[Spatial relationship records]
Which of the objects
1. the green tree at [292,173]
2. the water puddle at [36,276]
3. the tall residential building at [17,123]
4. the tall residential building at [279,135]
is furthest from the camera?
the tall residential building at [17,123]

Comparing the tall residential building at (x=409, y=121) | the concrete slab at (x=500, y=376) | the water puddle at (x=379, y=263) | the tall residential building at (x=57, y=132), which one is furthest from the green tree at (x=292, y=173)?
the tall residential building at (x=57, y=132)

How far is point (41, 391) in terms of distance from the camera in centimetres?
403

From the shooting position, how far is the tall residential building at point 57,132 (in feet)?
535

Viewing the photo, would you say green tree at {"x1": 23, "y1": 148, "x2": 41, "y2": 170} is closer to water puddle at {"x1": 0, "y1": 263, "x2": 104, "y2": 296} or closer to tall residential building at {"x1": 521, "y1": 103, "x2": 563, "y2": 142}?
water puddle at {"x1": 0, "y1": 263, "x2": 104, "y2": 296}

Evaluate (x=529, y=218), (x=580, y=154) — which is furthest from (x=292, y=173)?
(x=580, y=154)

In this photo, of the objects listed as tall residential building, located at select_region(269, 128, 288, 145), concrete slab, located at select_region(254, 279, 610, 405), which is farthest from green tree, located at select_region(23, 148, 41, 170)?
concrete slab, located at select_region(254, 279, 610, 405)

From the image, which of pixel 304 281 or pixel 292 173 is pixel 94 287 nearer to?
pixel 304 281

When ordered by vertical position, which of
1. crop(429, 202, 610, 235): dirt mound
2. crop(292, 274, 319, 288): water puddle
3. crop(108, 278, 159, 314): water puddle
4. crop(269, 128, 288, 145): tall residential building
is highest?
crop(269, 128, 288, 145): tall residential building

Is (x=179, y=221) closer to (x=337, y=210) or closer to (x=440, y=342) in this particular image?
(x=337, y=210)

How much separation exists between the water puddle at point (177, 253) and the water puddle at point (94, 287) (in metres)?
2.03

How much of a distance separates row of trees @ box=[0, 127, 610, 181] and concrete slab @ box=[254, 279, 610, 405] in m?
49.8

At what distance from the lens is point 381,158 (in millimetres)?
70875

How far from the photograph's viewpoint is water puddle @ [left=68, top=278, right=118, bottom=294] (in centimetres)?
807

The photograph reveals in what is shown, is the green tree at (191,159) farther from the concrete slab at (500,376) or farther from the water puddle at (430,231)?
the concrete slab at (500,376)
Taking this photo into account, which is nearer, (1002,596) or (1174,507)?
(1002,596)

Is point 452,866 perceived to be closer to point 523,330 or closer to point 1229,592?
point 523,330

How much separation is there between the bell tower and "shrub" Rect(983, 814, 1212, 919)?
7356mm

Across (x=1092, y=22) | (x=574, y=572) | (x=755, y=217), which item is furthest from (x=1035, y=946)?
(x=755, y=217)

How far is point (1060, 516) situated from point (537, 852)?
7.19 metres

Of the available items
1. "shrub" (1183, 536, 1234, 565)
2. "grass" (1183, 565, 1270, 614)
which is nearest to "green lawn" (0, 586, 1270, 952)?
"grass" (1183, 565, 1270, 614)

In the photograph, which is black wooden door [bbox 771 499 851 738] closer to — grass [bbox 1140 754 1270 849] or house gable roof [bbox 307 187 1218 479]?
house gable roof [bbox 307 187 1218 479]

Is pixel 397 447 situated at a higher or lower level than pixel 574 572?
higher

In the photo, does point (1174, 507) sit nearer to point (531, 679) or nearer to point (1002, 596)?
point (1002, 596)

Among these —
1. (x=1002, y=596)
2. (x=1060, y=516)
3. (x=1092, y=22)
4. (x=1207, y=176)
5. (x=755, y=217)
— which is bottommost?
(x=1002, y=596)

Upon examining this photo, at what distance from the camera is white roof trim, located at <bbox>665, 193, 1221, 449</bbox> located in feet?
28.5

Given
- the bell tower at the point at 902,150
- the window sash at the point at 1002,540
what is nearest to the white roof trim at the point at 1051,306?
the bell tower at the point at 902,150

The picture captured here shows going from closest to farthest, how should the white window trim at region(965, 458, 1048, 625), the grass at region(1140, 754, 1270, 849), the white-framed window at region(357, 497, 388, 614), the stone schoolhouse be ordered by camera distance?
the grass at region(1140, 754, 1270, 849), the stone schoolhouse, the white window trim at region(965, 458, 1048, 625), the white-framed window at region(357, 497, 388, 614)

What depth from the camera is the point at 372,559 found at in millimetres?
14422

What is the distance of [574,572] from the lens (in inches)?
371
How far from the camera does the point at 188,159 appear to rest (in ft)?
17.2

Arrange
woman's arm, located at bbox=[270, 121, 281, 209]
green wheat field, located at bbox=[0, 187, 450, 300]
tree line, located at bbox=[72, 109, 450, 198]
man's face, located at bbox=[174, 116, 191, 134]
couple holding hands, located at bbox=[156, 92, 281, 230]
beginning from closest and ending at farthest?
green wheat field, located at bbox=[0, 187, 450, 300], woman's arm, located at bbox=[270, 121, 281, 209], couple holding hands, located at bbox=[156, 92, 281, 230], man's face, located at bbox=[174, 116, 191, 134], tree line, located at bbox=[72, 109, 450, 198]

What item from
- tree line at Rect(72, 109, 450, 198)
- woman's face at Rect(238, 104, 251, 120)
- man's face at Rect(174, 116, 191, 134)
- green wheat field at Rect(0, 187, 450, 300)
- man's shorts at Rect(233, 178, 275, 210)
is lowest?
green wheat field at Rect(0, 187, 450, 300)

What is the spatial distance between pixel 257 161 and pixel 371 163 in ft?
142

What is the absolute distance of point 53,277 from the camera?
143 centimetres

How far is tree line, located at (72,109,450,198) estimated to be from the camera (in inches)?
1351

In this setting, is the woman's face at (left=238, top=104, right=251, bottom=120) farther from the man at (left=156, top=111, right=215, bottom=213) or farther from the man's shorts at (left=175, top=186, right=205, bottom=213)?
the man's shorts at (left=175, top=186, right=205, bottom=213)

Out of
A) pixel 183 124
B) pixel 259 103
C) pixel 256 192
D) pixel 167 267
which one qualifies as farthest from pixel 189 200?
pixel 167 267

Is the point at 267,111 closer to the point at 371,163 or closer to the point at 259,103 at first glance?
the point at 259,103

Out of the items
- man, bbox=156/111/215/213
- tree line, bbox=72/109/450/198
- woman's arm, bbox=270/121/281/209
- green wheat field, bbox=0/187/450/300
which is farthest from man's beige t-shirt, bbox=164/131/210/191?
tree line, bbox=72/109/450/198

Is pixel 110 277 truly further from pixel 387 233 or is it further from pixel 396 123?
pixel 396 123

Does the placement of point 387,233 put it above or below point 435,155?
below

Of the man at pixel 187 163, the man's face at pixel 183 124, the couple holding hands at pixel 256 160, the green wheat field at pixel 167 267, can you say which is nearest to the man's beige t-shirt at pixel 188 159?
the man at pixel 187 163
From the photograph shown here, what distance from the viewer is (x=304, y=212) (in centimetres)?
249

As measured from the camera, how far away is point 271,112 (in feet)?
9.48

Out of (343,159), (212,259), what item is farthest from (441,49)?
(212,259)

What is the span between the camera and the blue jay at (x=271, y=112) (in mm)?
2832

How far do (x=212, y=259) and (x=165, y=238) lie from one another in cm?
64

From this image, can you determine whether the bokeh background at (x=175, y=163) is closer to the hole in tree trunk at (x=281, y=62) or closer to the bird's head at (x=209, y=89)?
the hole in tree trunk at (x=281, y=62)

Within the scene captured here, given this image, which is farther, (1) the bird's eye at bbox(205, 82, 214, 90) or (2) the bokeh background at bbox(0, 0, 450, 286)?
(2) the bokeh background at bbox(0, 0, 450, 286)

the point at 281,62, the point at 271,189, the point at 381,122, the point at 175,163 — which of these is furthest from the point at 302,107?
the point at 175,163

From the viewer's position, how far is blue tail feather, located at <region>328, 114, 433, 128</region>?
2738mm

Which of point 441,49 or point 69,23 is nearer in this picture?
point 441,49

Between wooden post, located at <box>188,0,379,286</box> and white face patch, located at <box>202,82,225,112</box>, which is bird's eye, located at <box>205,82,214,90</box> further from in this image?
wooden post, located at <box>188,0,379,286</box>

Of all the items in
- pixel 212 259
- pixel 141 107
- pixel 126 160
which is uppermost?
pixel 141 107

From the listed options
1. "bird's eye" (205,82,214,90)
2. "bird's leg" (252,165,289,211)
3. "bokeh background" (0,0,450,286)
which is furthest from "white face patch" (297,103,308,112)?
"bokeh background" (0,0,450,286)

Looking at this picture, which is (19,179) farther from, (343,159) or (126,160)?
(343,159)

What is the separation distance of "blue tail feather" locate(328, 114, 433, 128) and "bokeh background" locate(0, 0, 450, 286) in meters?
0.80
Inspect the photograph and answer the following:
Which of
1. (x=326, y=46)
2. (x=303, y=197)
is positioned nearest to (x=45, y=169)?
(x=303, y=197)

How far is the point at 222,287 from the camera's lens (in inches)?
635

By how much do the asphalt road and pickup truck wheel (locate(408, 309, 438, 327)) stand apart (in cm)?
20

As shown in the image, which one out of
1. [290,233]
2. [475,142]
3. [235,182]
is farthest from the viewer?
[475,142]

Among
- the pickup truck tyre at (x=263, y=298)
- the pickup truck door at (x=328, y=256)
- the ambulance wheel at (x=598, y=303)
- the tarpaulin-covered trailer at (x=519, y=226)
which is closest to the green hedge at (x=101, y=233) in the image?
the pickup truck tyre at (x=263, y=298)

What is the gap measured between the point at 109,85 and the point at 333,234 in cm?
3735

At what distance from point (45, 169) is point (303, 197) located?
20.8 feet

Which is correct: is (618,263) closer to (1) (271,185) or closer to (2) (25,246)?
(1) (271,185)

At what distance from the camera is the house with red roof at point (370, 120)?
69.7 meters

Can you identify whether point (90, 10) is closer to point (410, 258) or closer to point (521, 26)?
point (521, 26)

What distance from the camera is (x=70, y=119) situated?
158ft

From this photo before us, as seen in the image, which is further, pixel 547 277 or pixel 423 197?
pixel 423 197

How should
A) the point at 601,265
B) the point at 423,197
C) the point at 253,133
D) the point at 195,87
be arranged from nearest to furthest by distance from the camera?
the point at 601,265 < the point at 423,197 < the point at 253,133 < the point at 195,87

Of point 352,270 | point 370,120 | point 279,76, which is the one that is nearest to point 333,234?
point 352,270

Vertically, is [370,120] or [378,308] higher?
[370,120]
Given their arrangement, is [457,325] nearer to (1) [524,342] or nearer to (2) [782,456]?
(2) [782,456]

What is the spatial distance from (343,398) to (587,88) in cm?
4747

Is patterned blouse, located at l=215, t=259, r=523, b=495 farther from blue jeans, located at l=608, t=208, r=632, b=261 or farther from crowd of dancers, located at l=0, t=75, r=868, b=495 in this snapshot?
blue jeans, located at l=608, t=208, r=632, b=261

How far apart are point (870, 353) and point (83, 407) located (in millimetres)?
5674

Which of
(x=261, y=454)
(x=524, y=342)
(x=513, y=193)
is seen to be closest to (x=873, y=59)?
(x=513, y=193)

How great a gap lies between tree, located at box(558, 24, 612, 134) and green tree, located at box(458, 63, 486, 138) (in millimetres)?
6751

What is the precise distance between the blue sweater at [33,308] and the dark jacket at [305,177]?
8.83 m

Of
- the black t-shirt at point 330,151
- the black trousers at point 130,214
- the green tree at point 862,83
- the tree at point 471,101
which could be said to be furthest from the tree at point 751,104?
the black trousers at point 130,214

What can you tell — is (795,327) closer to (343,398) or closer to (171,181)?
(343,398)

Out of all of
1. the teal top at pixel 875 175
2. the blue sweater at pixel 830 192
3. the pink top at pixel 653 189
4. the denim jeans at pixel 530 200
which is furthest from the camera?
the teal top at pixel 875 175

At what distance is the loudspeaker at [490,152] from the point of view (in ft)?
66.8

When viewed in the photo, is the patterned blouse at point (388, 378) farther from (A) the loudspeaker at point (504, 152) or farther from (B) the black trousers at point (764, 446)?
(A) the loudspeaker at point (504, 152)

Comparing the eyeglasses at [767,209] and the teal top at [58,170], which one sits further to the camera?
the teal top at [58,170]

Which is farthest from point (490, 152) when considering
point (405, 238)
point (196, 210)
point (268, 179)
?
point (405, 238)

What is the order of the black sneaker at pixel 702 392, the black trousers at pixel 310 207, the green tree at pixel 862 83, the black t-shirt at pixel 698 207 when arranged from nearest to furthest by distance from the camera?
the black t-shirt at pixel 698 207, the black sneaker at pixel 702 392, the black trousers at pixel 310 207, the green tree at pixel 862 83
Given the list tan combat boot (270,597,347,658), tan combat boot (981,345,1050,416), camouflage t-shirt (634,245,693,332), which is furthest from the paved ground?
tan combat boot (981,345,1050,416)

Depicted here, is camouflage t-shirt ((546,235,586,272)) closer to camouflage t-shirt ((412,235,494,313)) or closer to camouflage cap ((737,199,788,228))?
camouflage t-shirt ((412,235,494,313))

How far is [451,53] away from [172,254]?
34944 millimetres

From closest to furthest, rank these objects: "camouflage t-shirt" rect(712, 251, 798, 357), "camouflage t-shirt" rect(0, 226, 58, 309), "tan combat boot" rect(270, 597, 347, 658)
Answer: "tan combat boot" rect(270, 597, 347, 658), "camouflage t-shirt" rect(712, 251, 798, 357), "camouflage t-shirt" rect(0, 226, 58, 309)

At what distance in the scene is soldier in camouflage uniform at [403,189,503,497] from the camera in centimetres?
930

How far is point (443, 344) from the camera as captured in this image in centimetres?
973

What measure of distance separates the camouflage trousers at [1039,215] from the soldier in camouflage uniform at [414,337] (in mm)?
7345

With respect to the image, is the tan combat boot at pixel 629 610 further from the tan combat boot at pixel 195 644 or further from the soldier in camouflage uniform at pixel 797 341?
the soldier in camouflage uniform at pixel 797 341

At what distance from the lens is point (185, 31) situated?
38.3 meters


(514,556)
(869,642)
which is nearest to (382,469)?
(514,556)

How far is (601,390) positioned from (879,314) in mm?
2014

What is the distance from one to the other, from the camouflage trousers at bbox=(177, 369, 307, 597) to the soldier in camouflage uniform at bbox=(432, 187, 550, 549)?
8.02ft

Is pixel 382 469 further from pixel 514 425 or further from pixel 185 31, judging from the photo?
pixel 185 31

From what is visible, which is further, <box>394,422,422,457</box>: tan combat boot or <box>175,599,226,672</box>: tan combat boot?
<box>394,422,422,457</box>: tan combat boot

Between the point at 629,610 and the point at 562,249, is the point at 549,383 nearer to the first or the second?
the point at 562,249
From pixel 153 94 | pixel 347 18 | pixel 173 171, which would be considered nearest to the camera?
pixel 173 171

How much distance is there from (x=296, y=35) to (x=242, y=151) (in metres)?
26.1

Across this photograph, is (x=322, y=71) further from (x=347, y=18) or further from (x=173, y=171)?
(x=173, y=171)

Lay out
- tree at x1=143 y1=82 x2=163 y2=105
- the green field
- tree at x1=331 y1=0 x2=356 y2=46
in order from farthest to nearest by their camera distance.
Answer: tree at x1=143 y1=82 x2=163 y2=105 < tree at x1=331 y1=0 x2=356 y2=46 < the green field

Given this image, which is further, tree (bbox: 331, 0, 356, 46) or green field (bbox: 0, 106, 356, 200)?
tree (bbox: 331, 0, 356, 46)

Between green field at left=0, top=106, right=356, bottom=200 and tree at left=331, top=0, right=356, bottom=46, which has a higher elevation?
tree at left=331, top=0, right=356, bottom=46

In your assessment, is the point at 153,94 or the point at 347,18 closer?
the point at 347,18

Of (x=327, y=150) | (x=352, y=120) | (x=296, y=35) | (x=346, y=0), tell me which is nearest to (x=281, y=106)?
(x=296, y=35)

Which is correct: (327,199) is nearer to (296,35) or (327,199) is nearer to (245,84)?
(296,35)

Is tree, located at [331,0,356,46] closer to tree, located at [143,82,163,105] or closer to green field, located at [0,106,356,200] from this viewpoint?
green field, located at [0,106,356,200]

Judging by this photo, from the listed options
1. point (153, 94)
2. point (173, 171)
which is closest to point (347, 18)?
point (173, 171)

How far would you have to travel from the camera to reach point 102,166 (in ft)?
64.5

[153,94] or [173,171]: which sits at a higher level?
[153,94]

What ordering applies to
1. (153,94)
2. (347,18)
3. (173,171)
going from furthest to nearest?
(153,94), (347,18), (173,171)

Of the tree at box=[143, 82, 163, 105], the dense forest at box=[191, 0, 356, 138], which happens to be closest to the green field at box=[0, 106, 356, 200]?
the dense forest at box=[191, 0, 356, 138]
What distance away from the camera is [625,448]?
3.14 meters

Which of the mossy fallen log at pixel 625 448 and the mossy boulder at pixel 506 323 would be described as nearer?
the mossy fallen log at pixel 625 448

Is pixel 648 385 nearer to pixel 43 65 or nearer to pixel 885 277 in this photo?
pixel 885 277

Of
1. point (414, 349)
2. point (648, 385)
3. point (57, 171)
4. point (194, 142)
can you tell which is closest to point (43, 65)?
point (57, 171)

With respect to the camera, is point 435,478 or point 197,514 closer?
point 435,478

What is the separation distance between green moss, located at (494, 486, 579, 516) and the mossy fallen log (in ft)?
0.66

> **What this task involves**
What needs duplicating is the run of lines from the one containing "Which is correct: (327,199)" through the last line of the entries above, exact and complete.

> **Expected answer**
Which is correct: (327,199) is nearer to (296,35) or (327,199) is nearer to (245,84)?
(296,35)

Is tree, located at [331,0,356,46] closer to tree, located at [143,82,163,105] or closer to green field, located at [0,106,356,200] from this viewpoint?
green field, located at [0,106,356,200]

Judging by this photo, from the listed options
1. point (153, 94)
2. point (173, 171)
which is closest to point (347, 18)?
point (173, 171)

How far would you have to travel from the camera to reach point 102,166 (in ft)?
64.5

[153,94] or [173,171]: which sits at a higher level?
[153,94]

What ordering applies to
1. (153,94)
2. (347,18)
3. (173,171)
going from furthest to nearest?
(153,94), (347,18), (173,171)

Of the tree at box=[143, 82, 163, 105], the dense forest at box=[191, 0, 356, 138], which happens to be closest to the green field at box=[0, 106, 356, 200]?
the dense forest at box=[191, 0, 356, 138]
What distance away from the camera is [625,448]?
3.14 meters

Which of the mossy fallen log at pixel 625 448 and the mossy boulder at pixel 506 323 would be described as nearer?
the mossy fallen log at pixel 625 448

Is pixel 648 385 nearer to pixel 43 65 or nearer to pixel 885 277 in this photo?
pixel 885 277

Of
1. point (414, 349)
2. point (648, 385)
3. point (57, 171)
4. point (194, 142)
can you tell which is closest to point (43, 65)?
point (57, 171)

With respect to the camera, is point 435,478 or point 197,514 closer?
point 435,478

What is the separation distance between green moss, located at (494, 486, 579, 516) and the mossy fallen log (in ft)?
0.66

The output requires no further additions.